Verilen Metin ->
------------------------------------------------------------

Bir kişi yaşamındaki gerçeklerin farkındaysa ve sorgusuz sualsiz, reddetmeden, göz ardı etmeden, başkalaştırmadan, kendini kandırmadan, o gerçekleri kabul etmeyi başarabiliyorsa, gereksiz yere savaşacağı alanı, kendi elleri ile ortadan kaldırmış olur.

Öğrenmiş olur ki;

Gerçeklerin gerçek halleri ile savaşmanın kazanması da yoktur.

Gerçeklerini kabul ederek savaş alanını ortadan kaldıran kişi, hafifler ve zihnini berraklaştırır. Sonrasında bu durumlarla birlikte kendine ve kendi yapacaklarına odaklanabilir. Odaklandığında ise yapabilme potansiyelinin farkına vararak onu kullanma becerisi kazanabilir. Kendi hayatının direksiyonuna oturur, kendi yaşamının patronu olur. Kendine özgü yollar bularak eyleme geçer. Bütün bunlarla olgunlaşır, büyür ve kendi yaşamının sorumluluklarını alır. Eylemlerinin sonuçlarının bedelini öder, sefasını sürer. Sonuçlar bazen batırsa da sonunda çıkarır. Çünkü bazen çıkabilmek için batmak da gerekir.

Demem o ki;

Batmaktan korkulmamalıdır…

Hayatının mucizeleri, gerçeklerin olduğu hali ile kabulünden sonra başlar. Çünkü gerçeklerin kabulü ile artık aşağıdaki, sömüren düşünceler ve konuşmalar da sona ermiştir;

Bunu bana nasıl yapar?

Bunu bana nasıl söyler?

Bana bu şekilde nasıl davranır?

Beni bu hale nasıl düşürür?

Bunu gözü nasıl görmez?

------------------------------------------------------------

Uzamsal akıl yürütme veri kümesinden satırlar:

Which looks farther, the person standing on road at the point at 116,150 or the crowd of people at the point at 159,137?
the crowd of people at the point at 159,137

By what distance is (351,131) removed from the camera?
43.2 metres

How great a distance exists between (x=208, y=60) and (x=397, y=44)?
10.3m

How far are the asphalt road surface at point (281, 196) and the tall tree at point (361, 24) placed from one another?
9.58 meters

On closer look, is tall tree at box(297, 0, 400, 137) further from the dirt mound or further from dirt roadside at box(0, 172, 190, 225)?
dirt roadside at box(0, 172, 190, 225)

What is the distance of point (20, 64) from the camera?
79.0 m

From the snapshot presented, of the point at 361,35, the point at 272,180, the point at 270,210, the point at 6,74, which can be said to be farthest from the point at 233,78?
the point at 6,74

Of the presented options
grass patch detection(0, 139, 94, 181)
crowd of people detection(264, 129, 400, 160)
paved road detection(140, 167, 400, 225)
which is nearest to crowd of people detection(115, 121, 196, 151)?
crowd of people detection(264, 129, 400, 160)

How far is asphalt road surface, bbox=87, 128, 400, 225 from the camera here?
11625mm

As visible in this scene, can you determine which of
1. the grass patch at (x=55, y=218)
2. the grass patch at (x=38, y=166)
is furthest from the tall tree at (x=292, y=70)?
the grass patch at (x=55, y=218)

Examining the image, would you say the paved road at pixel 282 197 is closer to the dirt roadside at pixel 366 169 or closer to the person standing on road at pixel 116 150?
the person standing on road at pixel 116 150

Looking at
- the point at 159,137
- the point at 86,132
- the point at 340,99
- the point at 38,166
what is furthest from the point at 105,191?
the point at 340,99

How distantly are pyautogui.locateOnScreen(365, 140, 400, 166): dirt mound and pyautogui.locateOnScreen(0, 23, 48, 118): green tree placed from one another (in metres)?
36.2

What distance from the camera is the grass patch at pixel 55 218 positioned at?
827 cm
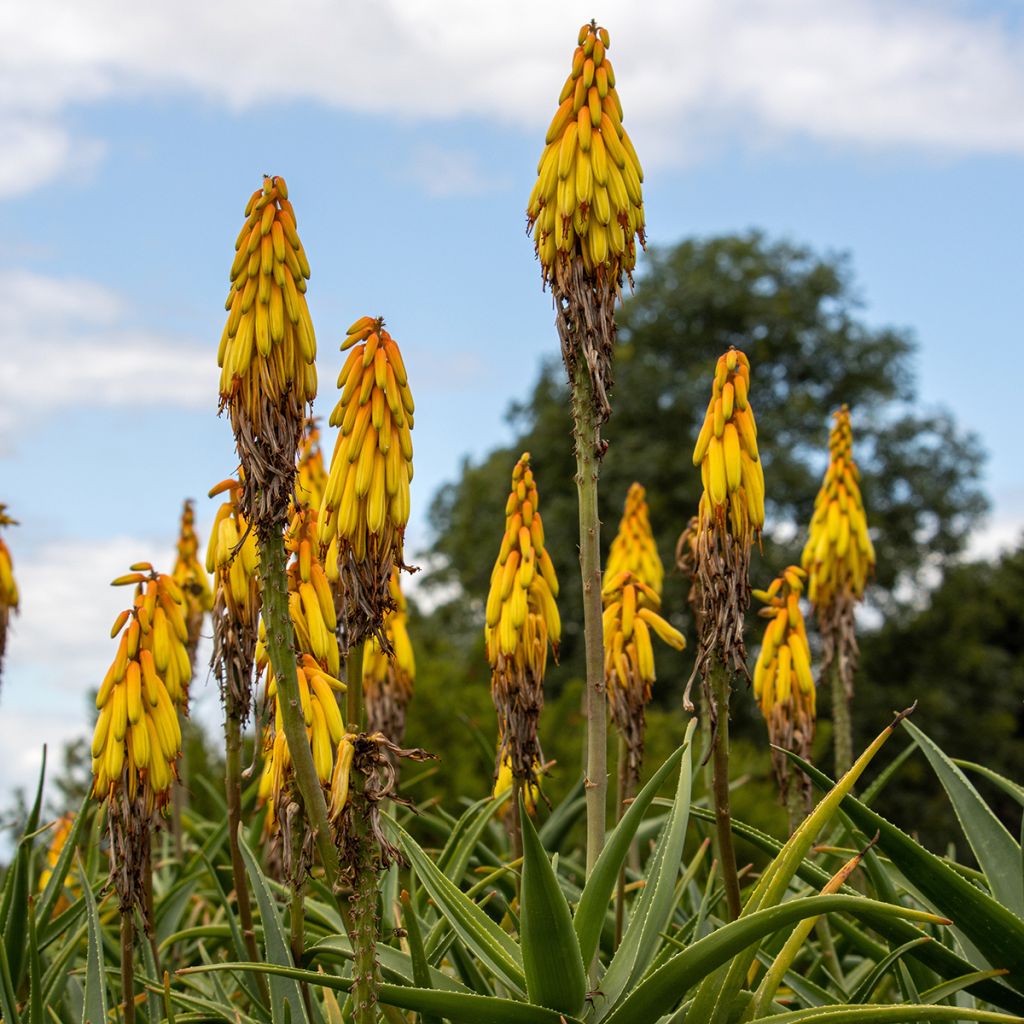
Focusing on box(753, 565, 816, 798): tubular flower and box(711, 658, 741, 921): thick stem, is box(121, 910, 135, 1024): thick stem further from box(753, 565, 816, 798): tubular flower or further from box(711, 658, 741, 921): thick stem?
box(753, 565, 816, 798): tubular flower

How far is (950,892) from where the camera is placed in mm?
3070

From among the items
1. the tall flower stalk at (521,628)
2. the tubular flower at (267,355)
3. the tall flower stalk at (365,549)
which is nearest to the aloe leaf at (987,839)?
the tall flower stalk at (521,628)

------------------------------------------------------------

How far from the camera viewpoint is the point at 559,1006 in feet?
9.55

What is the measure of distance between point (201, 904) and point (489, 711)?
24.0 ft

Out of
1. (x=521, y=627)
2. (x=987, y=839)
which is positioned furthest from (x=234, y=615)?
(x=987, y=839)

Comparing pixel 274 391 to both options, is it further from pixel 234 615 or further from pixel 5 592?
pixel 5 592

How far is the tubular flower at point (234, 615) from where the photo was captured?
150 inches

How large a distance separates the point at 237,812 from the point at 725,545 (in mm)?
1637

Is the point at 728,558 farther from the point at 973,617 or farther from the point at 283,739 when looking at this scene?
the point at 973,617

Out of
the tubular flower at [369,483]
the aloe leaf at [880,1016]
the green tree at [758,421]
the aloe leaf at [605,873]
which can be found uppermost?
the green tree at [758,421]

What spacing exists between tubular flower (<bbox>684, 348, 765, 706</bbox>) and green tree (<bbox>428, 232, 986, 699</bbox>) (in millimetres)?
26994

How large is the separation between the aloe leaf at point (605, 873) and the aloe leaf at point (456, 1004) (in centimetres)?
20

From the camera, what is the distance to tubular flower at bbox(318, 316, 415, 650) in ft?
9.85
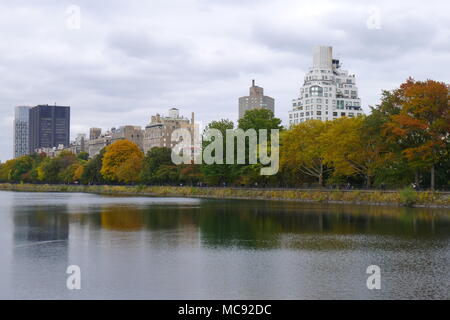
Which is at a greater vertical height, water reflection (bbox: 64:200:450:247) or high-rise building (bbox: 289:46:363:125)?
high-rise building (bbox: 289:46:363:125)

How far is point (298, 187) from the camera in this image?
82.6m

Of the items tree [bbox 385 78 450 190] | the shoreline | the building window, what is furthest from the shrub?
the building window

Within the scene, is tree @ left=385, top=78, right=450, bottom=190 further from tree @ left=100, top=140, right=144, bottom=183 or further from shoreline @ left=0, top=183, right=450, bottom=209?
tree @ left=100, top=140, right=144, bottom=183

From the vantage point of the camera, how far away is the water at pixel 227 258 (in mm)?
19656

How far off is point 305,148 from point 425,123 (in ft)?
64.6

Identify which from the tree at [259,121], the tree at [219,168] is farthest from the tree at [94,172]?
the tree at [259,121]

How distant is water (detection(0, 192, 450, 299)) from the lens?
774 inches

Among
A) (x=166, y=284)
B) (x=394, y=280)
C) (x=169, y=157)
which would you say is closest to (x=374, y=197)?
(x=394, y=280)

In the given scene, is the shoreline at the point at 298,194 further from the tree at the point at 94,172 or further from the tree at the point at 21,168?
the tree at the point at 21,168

------------------------------------------------------------

Görev Listesi ->
1. Verilen metne göre aşağıdaki soruları yanıtlayın:
(a) Gerçeklerini kabul ederek savaş alanını ortadan kaldıran kişi ne yapar?
(b) Metinde nelerden korkulmaması gerektiği söylenir?
(c) Hayatın mucizeleri ne zaman başlar?
2. Verilen metinde "Gerçeklerini kabul ederek" ifadesinden "şekilde nasıl davranır?" ifadesine kadar olan bölümü hiç değiştirmeden aktarın.
Yanıtlarınızı kayıtlara değil, yalnızca verilen metne dayandırın.

Cevap Anahtarı ->
1.
(a) Hafifler ve zihnini berraklaştırır.
(b) Batmaktan.
(c) Gerçeklerin olduğu hali ile kabulünden sonra.

2.
Gerçeklerini kabul ederek savaş alanını ortadan kaldıran kişi, hafifler ve zihnini berraklaştırır. Sonrasında bu durumlarla birlikte kendine ve kendi yapacaklarına odaklanabilir. Odaklandığında ise yapabilme potansiyelinin farkına vararak onu kullanma becerisi kazanabilir. Kendi hayatının direksiyonuna oturur, kendi yaşamının patronu olur. Kendine özgü yollar bularak eyleme geçer. Bütün bunlarla olgunlaşır, büyür ve kendi yaşamının sorumluluklarını alır. Eylemlerinin sonuçlarının bedelini öder, sefasını sürer. Sonuçlar bazen batırsa da sonunda çıkarır. Çünkü bazen çıkabilmek için batmak da gerekir.

Demem o ki;

Batmaktan korkulmamalıdır…

Hayatının mucizeleri, gerçeklerin olduğu hali ile kabulünden sonra başlar. Çünkü gerçeklerin kabulü ile artık aşağıdaki, sömüren düşünceler ve konuşmalar da sona ermiştir;

Bunu bana nasıl yapar?

Bunu bana nasıl söyler?

Bana bu şekilde nasıl davranır?